Egypt, Days 1 – 4

Egypt has landed on our vacation like a ton of jello. From Cairo to Aswan (our only two data points), Egyptians appear to be excessively noisy drivers and pushy shopkeepers, friendly but disrespectful, and helpful but they want their cut. Everything seems like a rip-off or a scam: “set” prices for tourists are at least doubled, and every ten feet some one will shout “Welcome! You want a [hotel, taxi, falucca, camel, donkey, guide, scarf, spices, or cigarette]?” Touts stand by the doors of tourists sites, demand to see your ticket, then guide you (all the while insisting that they are from the government, their services are free, and they just want you to be happy) into a waiting sale pitch. Flame is constantly getting cat-hisses, “I love you!”‘s, honks, and other attention that ranges from irritating to frightening. The most chilling part for me is seeing women in full black hajabs looking like specters of death. The streets are a nightmare, with cars that accelerate at people crossing, and frequently too many lanes of traffic to cross without weaving between headlight-less cars. Cars honk for every reason and no reason, creating a constant cacophony reverberating for miles even in the middle of the night.

All that said, we’ve managed to do quite a bit in four days, and I think avoided the worst of it. Egypt has been exciting and intense for me as a culture shock– a place I could easily imagine living, for all its problems, just to experience a life of such a different grit.

Our first impression of Cairo was of how dusty it is– at times you can’t see more than a couple of blocks through the haze. Our hostel in Cairo was super-helpful, calling dozens of other hotels to find us a room when we arrived too late for the one we reserved. That night we walked through a solid mile of clothing stands to the European expat island of Zamalek for some fine Italian dining at half the European price.

The second day was a huge string of successes. We uncovered the right bus and braved the camel-toting touts to see the pyramids. Then we used a microbus, a metro, and many people’s broken English to find a recommended lunch restaurant. Then we struggled through solid humanity and nameless alleyways to find our way into and back out of the Khan Al-Khanili Bazarre. Then we secured two sleeper car tickets to Aswan, the details of which (e.g. that we would need to get them today), we only heard over breakfast this morning. And we finished the day with tea and sheesha at one spot and takeaway Mediterranean food from another. And finally we stumbled to the safety of our hostel in one piece, with the possible exception of our feet and calves.

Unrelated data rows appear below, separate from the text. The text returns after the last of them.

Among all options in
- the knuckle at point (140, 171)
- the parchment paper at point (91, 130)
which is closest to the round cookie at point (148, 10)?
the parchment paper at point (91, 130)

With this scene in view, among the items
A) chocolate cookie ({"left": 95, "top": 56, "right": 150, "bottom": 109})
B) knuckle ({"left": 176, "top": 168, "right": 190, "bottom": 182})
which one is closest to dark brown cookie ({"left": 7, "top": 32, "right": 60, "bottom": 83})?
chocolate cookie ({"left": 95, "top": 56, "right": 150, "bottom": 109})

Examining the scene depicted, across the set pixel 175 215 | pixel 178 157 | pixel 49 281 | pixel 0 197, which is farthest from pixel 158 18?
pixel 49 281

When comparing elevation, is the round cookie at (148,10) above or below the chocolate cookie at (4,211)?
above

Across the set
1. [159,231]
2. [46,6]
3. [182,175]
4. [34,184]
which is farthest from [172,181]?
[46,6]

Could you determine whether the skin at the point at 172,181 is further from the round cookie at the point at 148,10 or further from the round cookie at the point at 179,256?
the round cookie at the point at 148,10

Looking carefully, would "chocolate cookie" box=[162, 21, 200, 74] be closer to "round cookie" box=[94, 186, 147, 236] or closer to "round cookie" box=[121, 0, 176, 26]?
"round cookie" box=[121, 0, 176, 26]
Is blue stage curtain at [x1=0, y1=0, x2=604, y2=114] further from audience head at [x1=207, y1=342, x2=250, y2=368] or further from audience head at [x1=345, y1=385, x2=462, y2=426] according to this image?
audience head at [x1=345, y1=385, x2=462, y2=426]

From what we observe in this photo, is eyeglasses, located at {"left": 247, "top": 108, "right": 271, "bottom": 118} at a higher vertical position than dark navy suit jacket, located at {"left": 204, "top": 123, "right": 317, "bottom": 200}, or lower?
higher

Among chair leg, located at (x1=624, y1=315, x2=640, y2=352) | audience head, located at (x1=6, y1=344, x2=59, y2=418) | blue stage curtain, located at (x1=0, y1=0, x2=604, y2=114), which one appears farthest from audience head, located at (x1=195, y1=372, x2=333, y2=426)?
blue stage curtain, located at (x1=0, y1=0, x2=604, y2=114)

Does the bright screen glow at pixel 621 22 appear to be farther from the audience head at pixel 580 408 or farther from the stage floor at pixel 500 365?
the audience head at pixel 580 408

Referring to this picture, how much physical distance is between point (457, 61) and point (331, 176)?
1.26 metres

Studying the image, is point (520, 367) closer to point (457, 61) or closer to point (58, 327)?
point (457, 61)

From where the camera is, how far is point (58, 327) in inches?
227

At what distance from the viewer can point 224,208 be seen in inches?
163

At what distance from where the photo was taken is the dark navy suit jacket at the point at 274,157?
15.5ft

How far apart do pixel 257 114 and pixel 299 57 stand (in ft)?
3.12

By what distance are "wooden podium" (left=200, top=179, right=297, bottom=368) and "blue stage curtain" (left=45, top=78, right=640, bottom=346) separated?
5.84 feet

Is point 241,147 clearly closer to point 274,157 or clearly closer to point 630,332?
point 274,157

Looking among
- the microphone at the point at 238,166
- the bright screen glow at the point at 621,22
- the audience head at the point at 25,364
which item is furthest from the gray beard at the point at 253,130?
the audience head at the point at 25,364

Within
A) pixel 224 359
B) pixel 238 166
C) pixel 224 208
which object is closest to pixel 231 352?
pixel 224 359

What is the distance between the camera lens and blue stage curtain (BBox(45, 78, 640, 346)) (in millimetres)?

Day three was for the tourist-crawling Egyptian museum, with so much exquisite ancient art that every step I wished we were able to use our camera. After another visit to the island for French-Italian delights, we wandered around Cairo’s old city, a mix of cement-formed entrances to touristic markets, and a grid of run-down buildings, dirt roads, playing children, and hookah-smoking old men. The train to Aswan was a nerve-racking half-hour late (we watched each train pull out wondering if we should be on it), but an unexpected comfort as our hotel-room-on-wheels started and stopped without concerning us at all until the butler-like Joseph told us to pack our things out the next morning.

The area around Aswan is a fantastic discontinuity between barren desert and fertile farmland. The Nile is deep blue, peppered with small ferries and faluccas, and bordered with river-smoothed boulders and palm forests. The pedestrian market street down the middle of town is lively and colorful, but the attitudes of shopkeepers may have poisoned our experience there. We took the public ferry to Elephantine Island (we were the only ones who seemed to pay), and wandered blindly between mud-brick and herds of goats to Abu, a sprawling 3rd millennium BC city, lovingly excavated and reconstructed. Finally, a long walk along the hills south of town brought us within sight of the famed First Cataract at a quiet Nubian restaurant that all the tour buses had just left.